Purpose of the petition:

“We urge those who lead Silicon Valley technology enterprises to be mindful of not violating their own codes of corporate responsibility when conducting business with a government which has, on several occasions already, demonstrated its disregard for human rights and civil liberties, as well as the autonomy of educational and cultural institutions.”

This petition is against BJP, the political party, and against prospects of (silicon valley-India collaborations on) technology enterprises in India.Petition agrees that India is prospering under Modi.  But wants India to be punished as long as Modi is the prime minister.  Punish India by scuttling its economic growth so that these petitioners can get their revenge on Modi. Petitioners seem to not care that US government wants to curry favors and gain business advantages for the US.  ONLY focused on stopping progress in India.What do these petitioners want?  Get Modi out of the way so that  (1) foreign-fund-driven NGOs to thrive, with full-freedom to meddle in matters of India while enjoying tax-benefits in India.  (2) foreign forces should have theirinfluences flourish uninterrupted oneducational and cultural institutions.

By: Hari  Tadepalli

“Under Mr. Modi’s tenure as Prime Minister, academic freedom is also at risk: foreign scholars have been denied entry to India to attend international conferences, there has been interference with the governance of top Indian universities and academic institutions such as the Tata Institute of Fundamental Research, the Indian Institutes of Technology and Nalanda University; as well as underqualified or incompetent key appointments made to the Indian Council of Historical Research, the Film and Television Institute of India, and the National Book Trust. A proposed bill to bring the Indian Institutes of Management under direct control of government is also worrisome. These alarming trends require that we, as educators, remain vigilant not only about modes of e-governance in India but about the political future of the country.”

After a reread, I realize that this is a petition/post with no focus. It is a discursive drivel against all recent political events in India, some of which have nothing to with Modi’s supervision.

The mention of Nalanda is laughable – by conveniently omitting Amartya Sen’s misuse of funds and crony appointments.

I can see a sense of restlessness among the sepoy community about the changing mood and direction in India. Under Modi’s leadership, entrenched sepoy interests ( careerism) are under serious threat. Hence the outburst.

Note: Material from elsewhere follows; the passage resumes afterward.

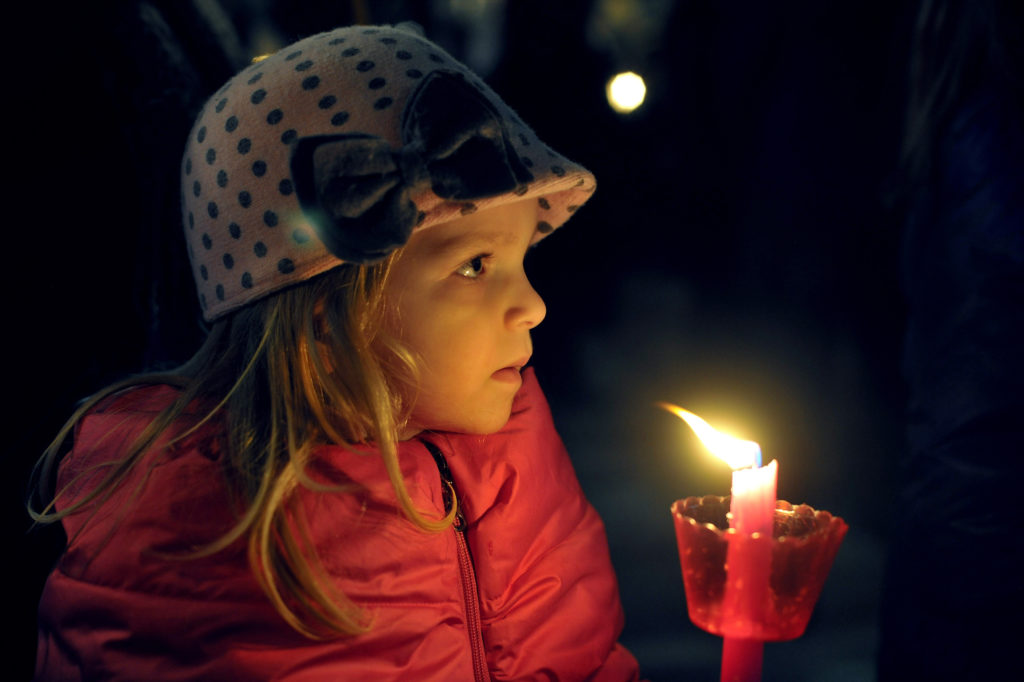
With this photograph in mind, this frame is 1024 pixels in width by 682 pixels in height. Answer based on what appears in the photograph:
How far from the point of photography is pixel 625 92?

Senior people like V Narayana Rao mentioned above have been very dignified operatives, never appearing on the front lines of their ideological wars. That they have now chosen to appear on the front lines shows a different level discomfort and consternation in their ranks in present time.

By: Ragini Sharma

Sheldon Pollock and Wendy Doniger have orchestrated this petition. They represent the Breaking India Forces that do not want to see India succeed. Their hateful and hurtful writings speak to this.

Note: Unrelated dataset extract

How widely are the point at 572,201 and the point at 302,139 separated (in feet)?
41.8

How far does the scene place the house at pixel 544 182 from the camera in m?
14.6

The article clearly points to how threatened they feel about a Hindu leader, P. M Modi, who is taking back Indian control of its agencies and governmental bodies that western forces controlled.

The millions of dollar spent by Sen at Nalanda with nothing to show for it are examples of what they would like to perpetuate – wasteful and unproductive, to keep India down.This petition is a pathetic, petulant cry from them to keep the lion of India from waking up Indians.

Indians need to unite under Modi’s India instead of joining the US breaking India forces – no matter what academic positions are offered to them by the jealous American academe.

Taking money and favours from those who do not wish India well amounts to taking bribes and hurting your motherland. We only have Indians to blame – they are acting like the Indian sepoys of the British rule that shot their own people at the order to the British rulers.

Have some pride and love for your motherland, its shameful to hide behind academia to hurt your own country.

Anyways, you are outnumbered by Desh Bhakts who now know the truth about this anti-India agenda.

Please focus of dealing with the US’s 18 trillion dollar deficit – attacking a friend like India is counterproductive and only shows your shallow and hollow plateform.